**EXERCISE INSTRUCTIONS**.
Sift the listing for lines that hold the string "States" and pull them out.

**PROVIDED DATA**.
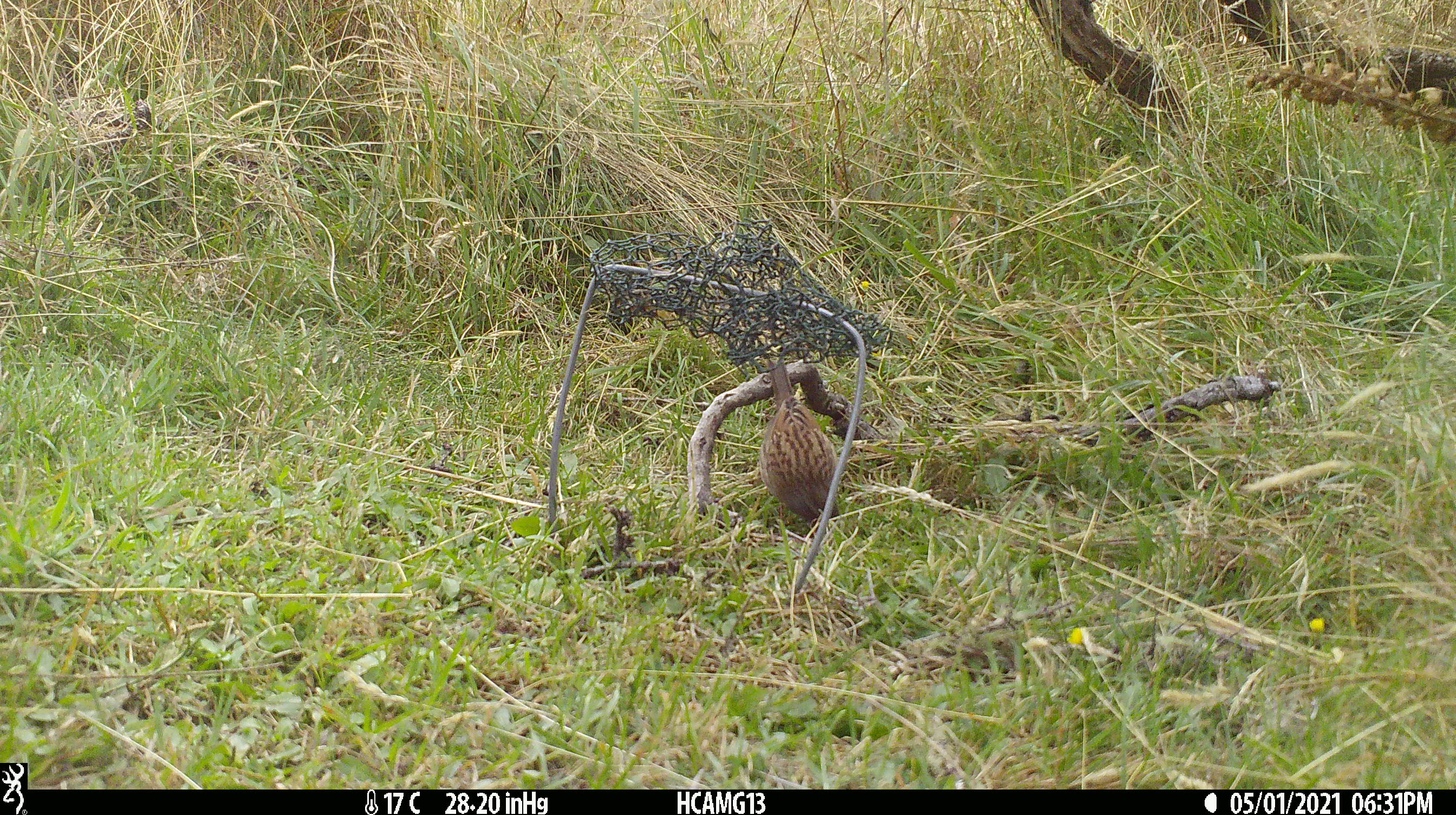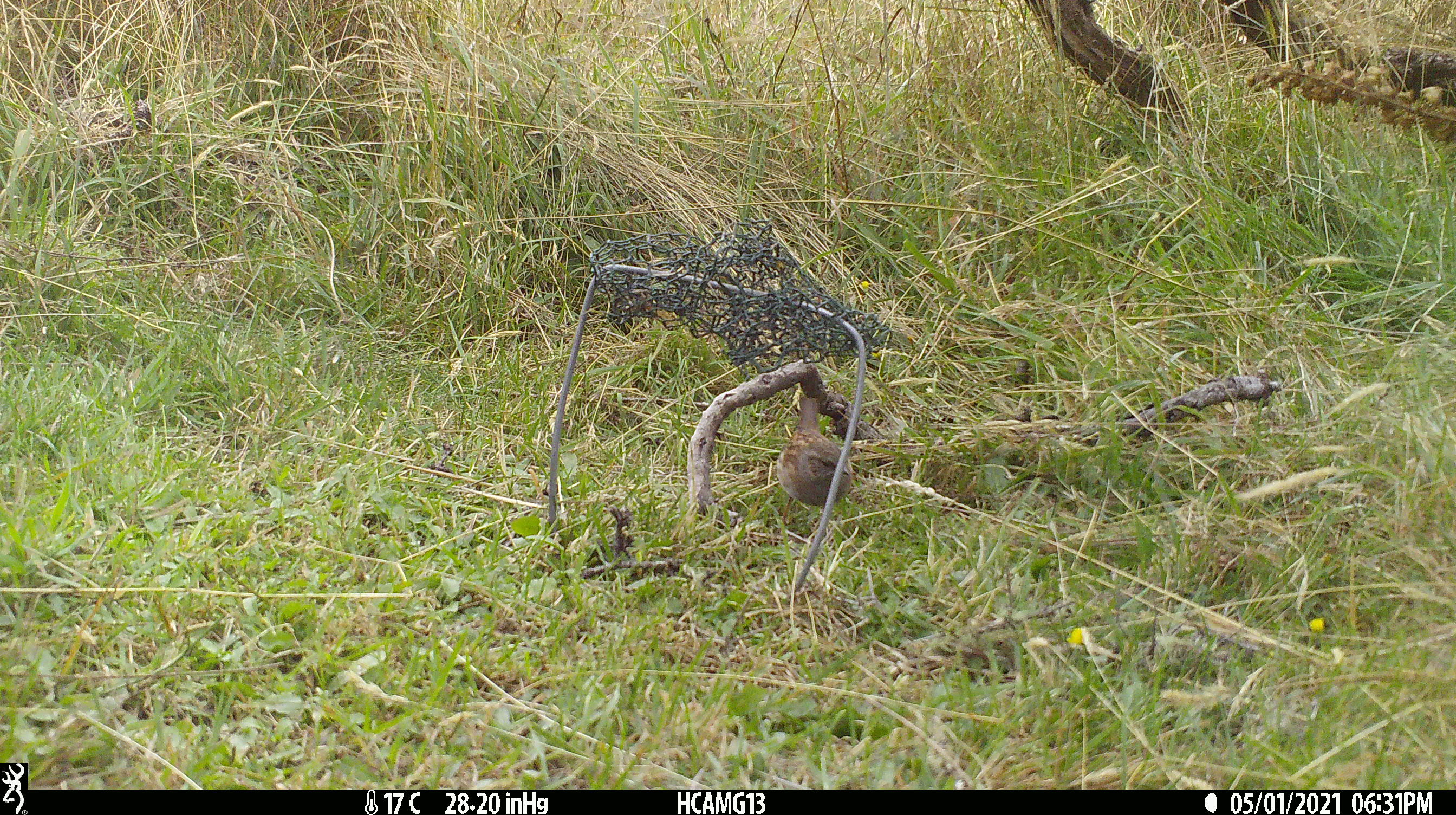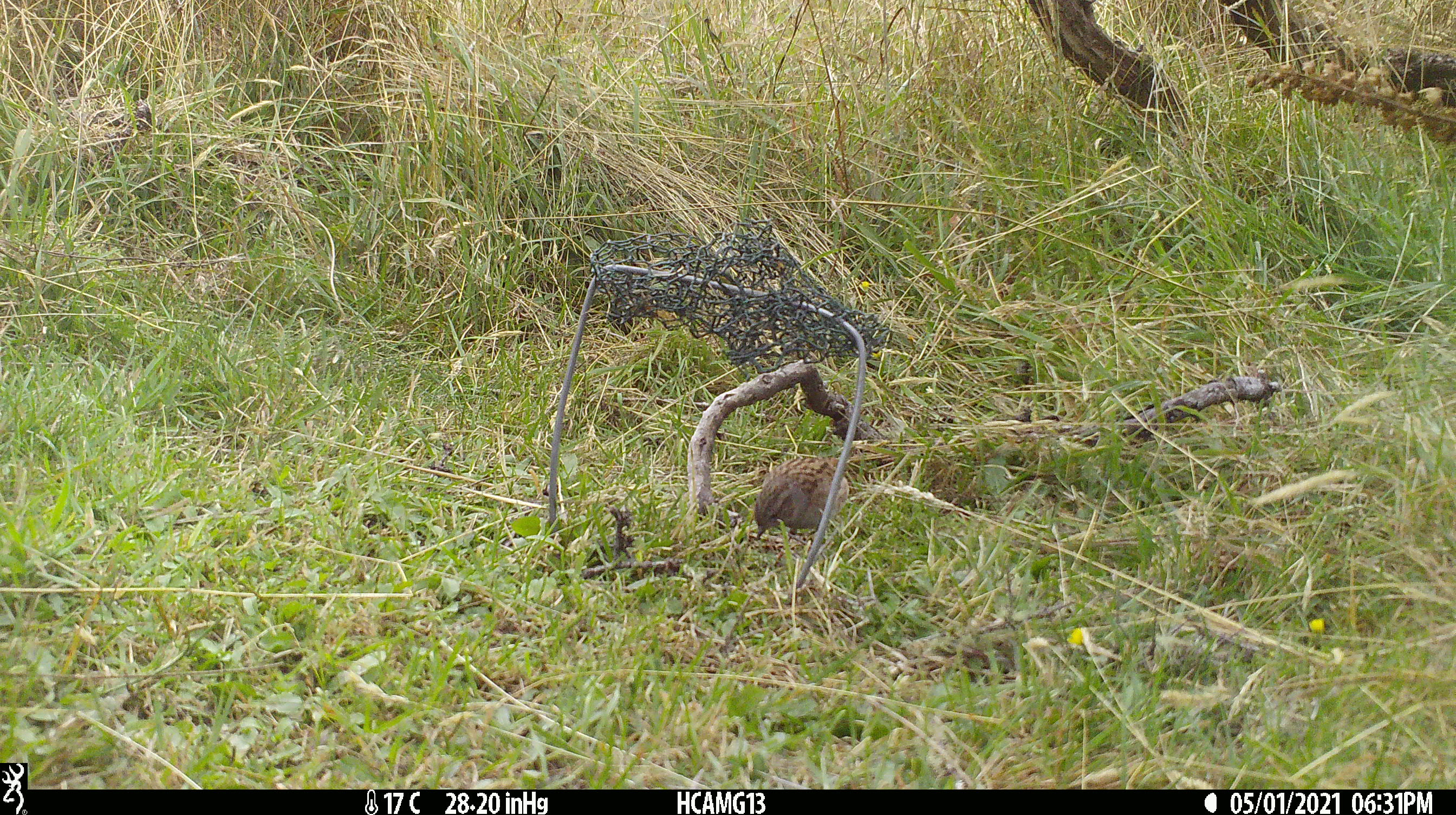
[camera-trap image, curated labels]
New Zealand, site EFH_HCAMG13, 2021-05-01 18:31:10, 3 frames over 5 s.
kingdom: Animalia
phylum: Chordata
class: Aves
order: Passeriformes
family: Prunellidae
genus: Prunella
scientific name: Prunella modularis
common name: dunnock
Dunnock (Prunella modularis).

---

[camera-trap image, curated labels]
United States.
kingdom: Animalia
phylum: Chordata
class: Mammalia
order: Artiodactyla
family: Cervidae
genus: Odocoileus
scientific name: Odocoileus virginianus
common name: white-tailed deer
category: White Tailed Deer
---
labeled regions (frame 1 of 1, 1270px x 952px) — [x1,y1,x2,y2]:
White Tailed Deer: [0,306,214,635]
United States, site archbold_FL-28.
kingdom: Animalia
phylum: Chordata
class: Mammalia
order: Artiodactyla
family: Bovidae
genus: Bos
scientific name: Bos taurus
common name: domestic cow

**WRITTEN ANSWER**.
United States.
United States, site archbold_FL-28.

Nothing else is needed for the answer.